Insertion of the designed helical linker led to increased expression of tf-based fusion proteins

Abstract

Purpose: To demonstrate a high-level expression of transferrin (Tf)-based fusion proteins by inserting a helical linker between two protein domains.

Methods: Tf-based fusion proteins were designed to contain oligonucleotides encoding a helical linker inserted between the protein domains. Plasmid constructs were transfected into HEK293 cells and the secreted fusion proteins were purified from conditioned serum free media. Expression was assessed using both SDS-PAGE and Western Blot using anti-hGH, G-CSF, or Tf antibodies; protein bands were analyzed using Quantity One software. The function of fusion proteins consisting of human growth hormone (hGH) and Tf was evaluated in Nb2 cell proliferation assays.

Results: The fusion proteins containing a helical linker, hGH-(H4)(2)-Tf and Tf-(H4)(2)-hGH, were expressed 1.7-and 2.4-fold higher, respectively, with a twofold lower ED(50) than the hGH-Tf fusion protein without a helical linker. The Tf-(H4)(2)-G-CSF fusion protein exhibited a greater expression with an 11.2-fold increase compared with Tf-G-CSF fusion protein.
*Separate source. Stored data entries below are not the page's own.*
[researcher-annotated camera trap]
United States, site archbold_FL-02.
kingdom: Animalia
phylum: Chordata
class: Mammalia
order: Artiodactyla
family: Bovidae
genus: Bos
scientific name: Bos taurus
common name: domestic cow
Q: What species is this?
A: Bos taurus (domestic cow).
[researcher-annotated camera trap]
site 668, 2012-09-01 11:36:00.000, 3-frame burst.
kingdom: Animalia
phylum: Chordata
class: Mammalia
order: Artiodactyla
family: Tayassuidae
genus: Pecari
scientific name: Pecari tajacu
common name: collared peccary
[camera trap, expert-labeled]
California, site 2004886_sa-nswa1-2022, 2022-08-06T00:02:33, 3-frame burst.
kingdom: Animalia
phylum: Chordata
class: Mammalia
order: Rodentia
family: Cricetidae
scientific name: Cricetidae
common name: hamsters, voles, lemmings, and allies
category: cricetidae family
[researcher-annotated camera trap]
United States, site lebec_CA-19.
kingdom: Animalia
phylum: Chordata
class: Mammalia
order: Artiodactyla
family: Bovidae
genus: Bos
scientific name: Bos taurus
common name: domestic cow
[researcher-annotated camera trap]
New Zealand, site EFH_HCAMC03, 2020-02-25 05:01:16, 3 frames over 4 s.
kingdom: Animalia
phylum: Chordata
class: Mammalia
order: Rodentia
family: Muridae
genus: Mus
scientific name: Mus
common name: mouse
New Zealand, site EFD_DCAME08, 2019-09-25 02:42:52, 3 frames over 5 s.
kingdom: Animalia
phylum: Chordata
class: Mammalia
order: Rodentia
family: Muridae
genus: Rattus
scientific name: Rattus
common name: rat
Conclusions: The helical linker introduced in Tf-fusion proteins resulted in a high-level of expression with improved in vitro bioactivity. This approach provides a simple method to increase poor expression of other fusion proteins.

Fig. 1

High-level expression by the insertion of helical linker in both hGH-Tf and Tf-hGH fusion proteins as analyzed by Anti-hGH Western blot. Four fusion proteins with or without the inserted helical linker, expressed in serum free media, were analyzed by Western blot using goat anti-hGH monoclonal antibody (1:1000). The signal was detected using HRP-conjugated rabbit anti-goat secondary antibody (1:1000) and ECL reagents. The image was recorded and analyzed by ChemiDoc XBR (Bio-Rad). Lane 1: Tf (negative control); lane 2: hGH (10 ng); lane 3: hGH-Tf; lane 4: hGH-(H4)₂-Tf; lane 5: Tf-hGH; lane 6: Tf-(H4)₂-hGH.

Fig. 2

High-level expression by the insertion of helical linker in both hGH-Tf and Tf-hGH fusion proteins as analyzed by Anti-Tf Western blot. Four fusion proteins with or without the inserted helical linker, expressed in serum free media, were analyzed by Western blot using goat anti-Tf antibody (1:5000). The signal was detected using rabbit anti-goat secondary antibody conjugated to HRP (1:1000) and ECL reagents. The image was recorded and analyzed by ChemiDoc XBR. Lane 1: Tf (50 ng); lane 2: hGH (negative control); lane 3: hGH-Tf; lane 4: hGH-(H4)₂-Tf; lane 5: Tf-hGH; lane 6: Tf-(H4)₂-hGH.

Fig. 3

Helical linker insertion led to high-level expression in both hGH-Tf and Tf-hGH fusion protein as analyzed by SDS-PAGE. Same volume of conditioned media (5 μl) from the transfected HEK-293 cells were fractionated using SDS-PAGE, stained with Coomassie blue, and analyzed with ChemiDoc XBR. MM: molecular weight marker; lanes 1–3: Tf control; lane 4: hGH-Tf; lane 5: hGH-(H4)₂-Tf ; lane 6: Tf-hGH; lane 7: Tf-(H4)₂-hGH.

Fig. 4

Helical linker insertion led to high-level expression in both G-CSF-Tf and Tf-G-CSF fusion protein as analyzed by anti-G-CSF Western blot. 15 μl-conditioned media from the transfected HEK-293 cells were analyzed using anti-GCSF Western blot. Lane 1: G-CSF control; lane 2: pcDNA3.1(+) without the insert; lane 3: Tf-G-CSF; lane 4: Tf-(H4)-G-CSF; lane 5: Tf-(H4)₂-G-CSF; lane 6: Tf-r(H4)₂-G-CSF (fusion protein with a reversed (H4)₂ DNA sequence inserted, thus a non-helical linker in the product).